> **Extracted text**
####

Obituary of Dr. Tom Amlung


It is Thursday night, one of the only times I look forward to going to work. It is not because I have only four more shifts until a day off, though that does occur to me. Rather, it is because of the Amlungs.

When people ask me if I like my job, the answer varies by the day, dependent on how tired I am, how many problems I have recently encountered, and how organized the restaurant is running. But if people ask me why I like my job, the answer is always the same: the customers. Of course, this is also why so many people hate it.

But there are those ones, those regulars whom you think of even years after you have quit. they are the ones who have not only let you into their lives, but made you a part of their lives. And with each, the reason varies.

The first job I ever worked was at a Steak n’ Shake in Bloomington, Illinois. There, it was a man named Ralph. He came in each night at five, sat at table 1-1 by the door and ordered the same thing, what we called a “Ralph Special”: a steakburger with no bun, a plate of tomatoes sliced, and cottage cheese. Ralph was older, his family grown and gone, his wife dead for five years when I met him. He had little money, could not drive, and few hobbies. He was a little grumpy and complained each day of whatever he might be reading about in the newspaper. He tipped somewhat appallingly, but when he liked you, he really liked you. And Ralph learned to like me, something that happened at the exact same time I had to stop asking him what he wanted to eat. He would walk in, and I would order his food, and in the few minutes I saved, I would sit with him and we would talk. It was never much-- how I was doing in school, an atrocity that had befallen him that week, how the university football team was doing. It was never much, but it became important to me.

Being a waitress means being anonymous. It is like when someone commits a crime and everyone present identifies them differently, each description bearing no commonalities. Being a waitress is like that: no one see you, and no one hears you. You mostly move unnoticed, and usually speak with little consequence. If asked, few people would even remember you being there at all.

But sometimes in restaurants, like in life, there are those people who see you. And not only do they see you, but they are hooked; they’re fascinated; they’re in. And you come alive. You become a person when before you were just a job. You are no longer performing or simply reacting, but you are participating. And it’s wonderful.

They need you for different reasons. Some, like Ralph, need you because they have no one else, because they need to speak to someone in order to remember that they are still present, that they still have something to say. Some need you to be their confidante, the people who give them advice, perspective, or hold their secrets. And some need you to be their friend, or their family, and treat you accordingly: baking you cookies occasionally, bringing you their extra tickets for the baseball game, giving you a card at Christmas, asking you how your vacation was, or offering help with your resume.

And you need them to remember that you are more than a fast-moving robot, more than a job description, a complaint or a good tip. You need them to remember that you have thoughts and feelings, and things to say. You need them to remember that you are interesting and passionate and motivated. You need them to remember that you have something to offer, something other than another glass of beer.

####

> **Material provided**

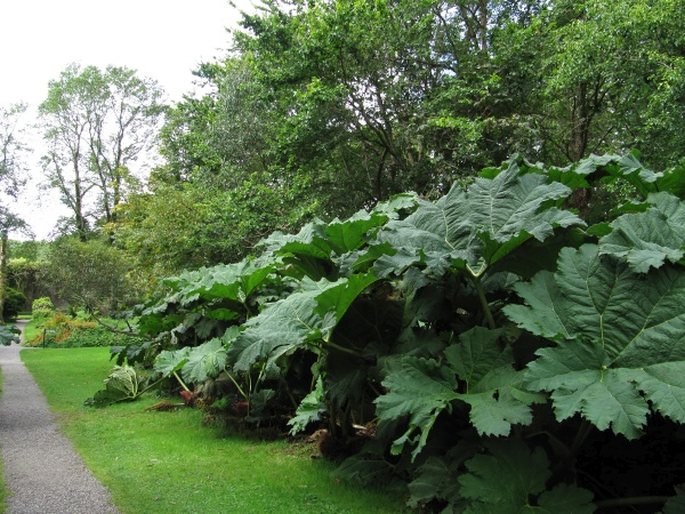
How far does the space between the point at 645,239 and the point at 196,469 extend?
350cm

####

> **Problem A**
Using the essay about restaurant regulars, decide whether each statement agrees with it: (i) the first job the narrator ever worked was at a Steak n' Shake in Bloomington, Illinois; (ii) Ralph was a generous tipper; (iii) Ralph could drive. Answer yes or no for each, and quote the words of the essay that decide it.
> **Problem B**
In one to three sentences, explain how the narrator of the essay about restaurant regulars came to have time to sit and talk with Ralph.
> **Problem C**
Carry on the essay about restaurant regulars from the point where it stops.

> **Expected answer A**
(i) Yes: "The first job I ever worked was at a Steak n’ Shake in Bloomington, Illinois."
(ii) No: "He tipped somewhat appallingly"
(iii) No: "could not drive"

> **Expected answer B**
Once Ralph learned to like the narrator, the narrator no longer asked what he wanted to eat. His food was ordered as soon as he walked in. The few minutes this saved were spent sitting and talking with him.

> **Expected answer C**
And that’s why Thursday nights, I wait for five o’clock. I wait for Mr. and Mrs. Amlung to open the door and walk in. Mr. Amlung, a retired veterinarian who now teaches, ambles in, all of his weight supported by his cane. Mrs. Amlung follows behind, smiling, her new haircut making her look younger, young enough that I can imagine what she might have looked like when they met. They see me and smile, and then wave as they walk to their table. They, like a waitress, are also creatures of habit, and their Thursday night ritual is somewhat routine. They come regardless of weather-- six inches of snow, an ice storm, wind or heat. She has a Harp while he drinks a Bass (two to her one), and then they order. They are not interested in specials and usually pick within the same two or three items, though he always asks for extra raw onion, chopped and put on top of anything he has. When she has her second beer, he has a Beamish, and then they sit and talk. Often, between my visits, they make lists and speak earnestly, planning for different things.

We speak of my parents, and over time, they have come to be like a second set, though in a less intimate manner. And we speak of their children, Mrs. Amlung often smiling and saying she hopes her kids speak of her as I speak of my mother (which I imagine they must). They ask me about my endeavors, and I ask about their conferences, vacations, their politics, their hopes.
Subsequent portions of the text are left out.